Фоскарина вскочила, заставила подняться и Стелио, пытаясь толкнуть его к дверям. Она была неузнаваема. Ярость делала ее жестокой и опасной. Невероятная сила явилась в ее руках, энергией стихии дышали все ее члены.
— Кто ждет меня? Что ты говоришь? Что с тобой? Приди в себя, Фоскарина!
Он путался в словах, называл ее имя, дрожа от ужаса, потому что ему почудился в ее лице призрак безумия. Но она, вне себя, не слушала его.
— Фоскарина!
Он позвал ее, собрав все свои силы, дрожа от напряжения, как будто своим криком хотел удержать рассудок, готовый ее покинуть.
Она вздрогнула, вытянула вперед руки и обвела вокруг затуманенным взором, словно просыпаясь и не помня того, что случилось. Она задыхалась.
— Иди, сядь сюда!
Стелио подвел ее к дивану и заботливо усадил на подушки.
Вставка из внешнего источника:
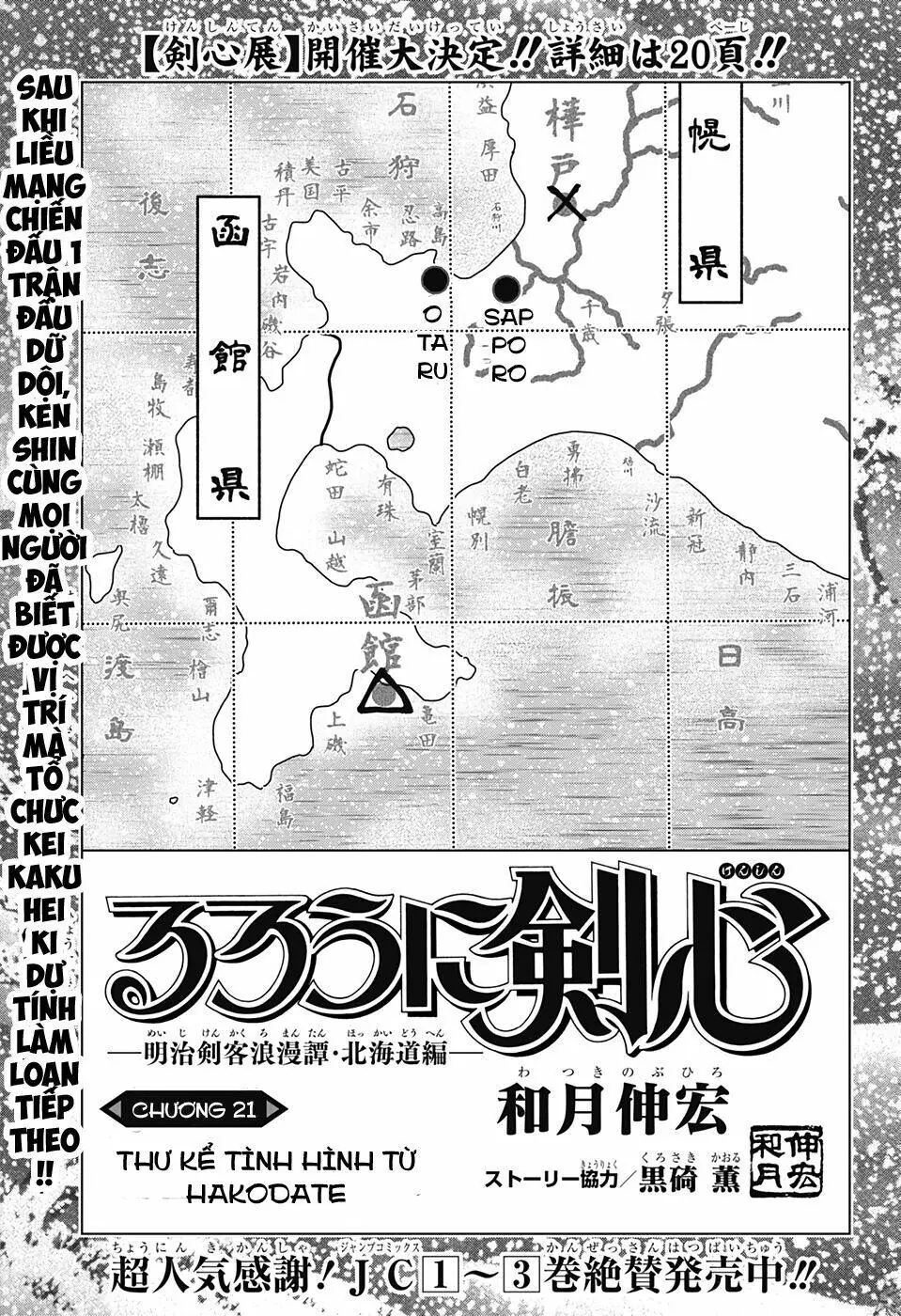 Lãng Khách Kenshin Phần 2 Chapter 21 - Trang 2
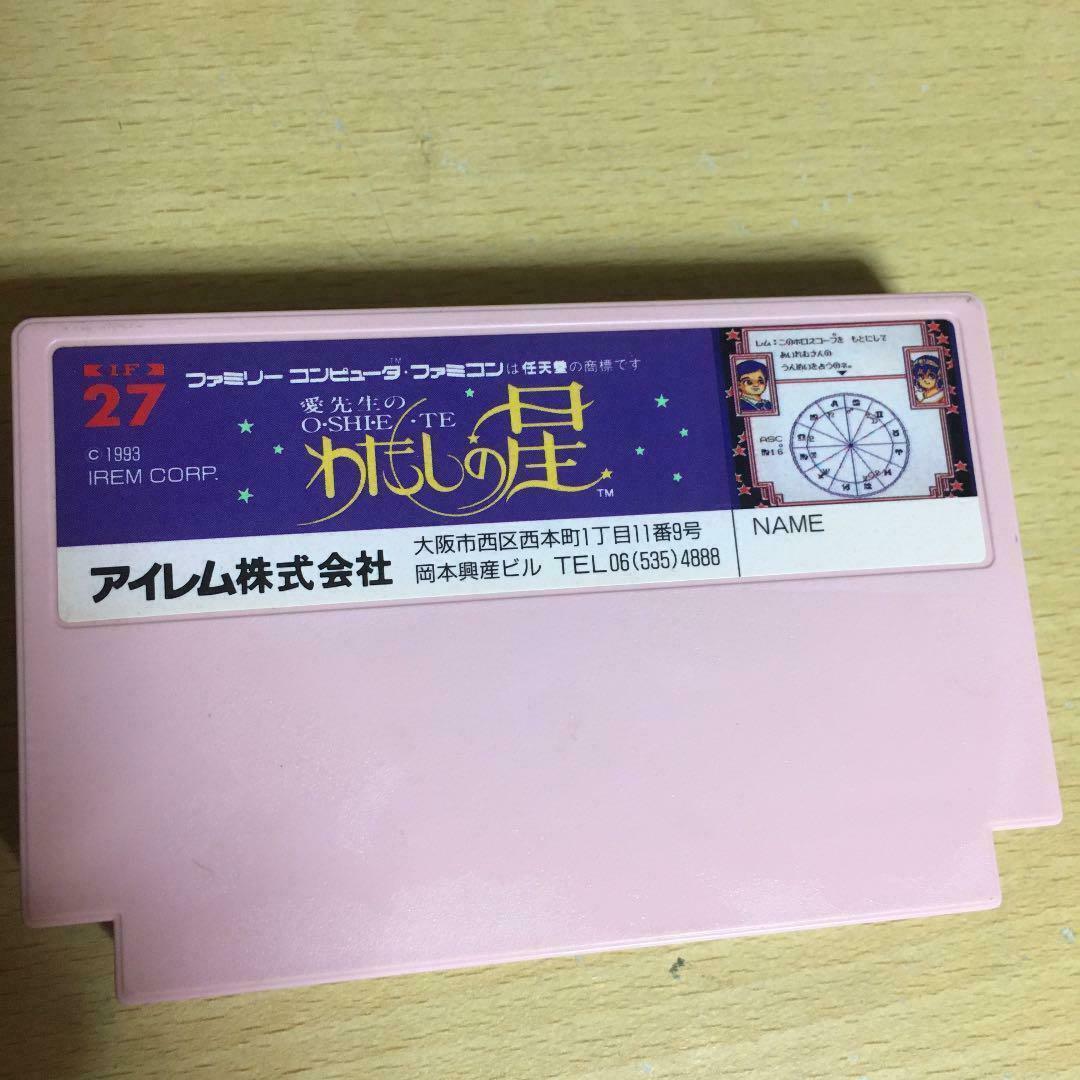 Fc Ai Sensei'S Shi Te My Star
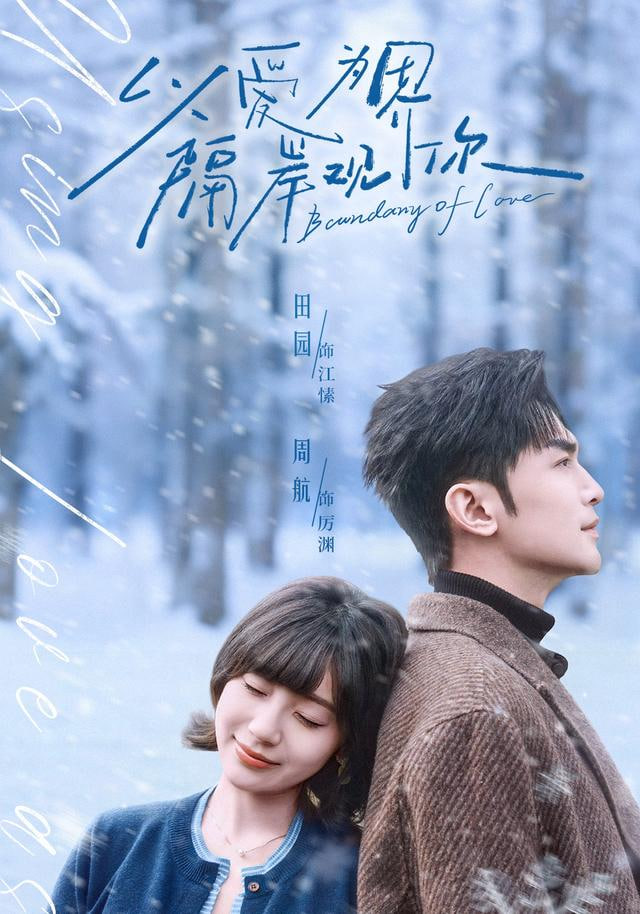 以爱为界，隔岸观你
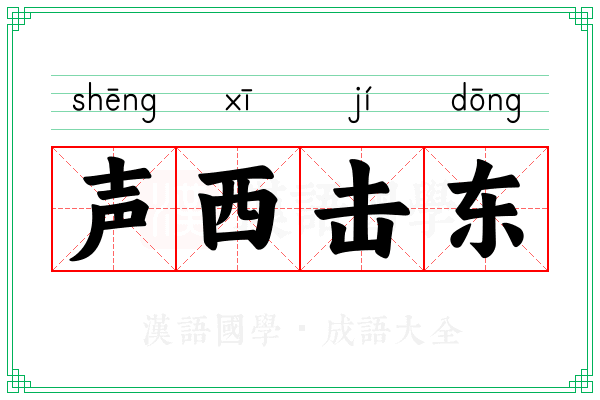 声西击东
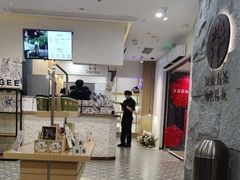 -霸王茶姬(正佳广场店)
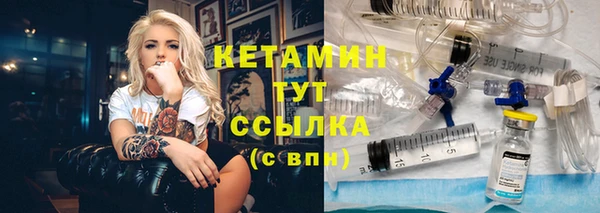 стаф Бугульма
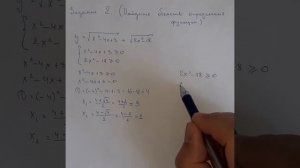 Нахождение области определения функции - 8 класс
Его тихая нежность смягчала ее. Казалось, она приходила в себя после обморока и ничего не понимала. Жалоба сорвалась с ее уст.
— Как мне больно!
Она потрогала свои затекшие руки, щеки, причинявшие ей боль около челюстей. И начала дрожать от холода.
— Ляг, положи сюда свою голову.
Он заставил ее лечь, поправил подушки, тихо, осторожно склоняясь к ней, как к любимому больному существу, отдавая ей все свое сердце — оно билось, билось это сердце, еще не оправившись от испуга.
— Да… да… — отозвалась она голосом, похожим на вздох, точно стараясь продолжить его заботливую ласку.
— Тебе холодно?
— Да.
— Хочешь, я закрою тебя?
— Да.
Он принялся искать одеяло, нашел на столе старинный бархат и закрыл ее им.
— Тебе удобно так?
Она сделала утвердительный знак смыкающимися глазами.
Тогда Стелио поднял упавшие, немного поблекшие и еще теплые фиалки и положил букетик на подушку около ее лица.
Она сделала еще более легкое движение ресницами. Он поцеловал ее в лоб, потом отошел, чтобы разжечь огонь, подкинул дров, раздул сильное пламя.
— Теплее ли тебе? Согреваешься ли ты? — спросил он тихо.
Потом он приблизился к ней, нагнулся над измученной женщиной и прислушался к ее дыханию — она заснула. Складки на ее лице разглаживались, углы губ принимали мягкие очертания в умиротворении сна. Спокойствие, подобное спокойствию смерти, разливалось по ее бледным чертам.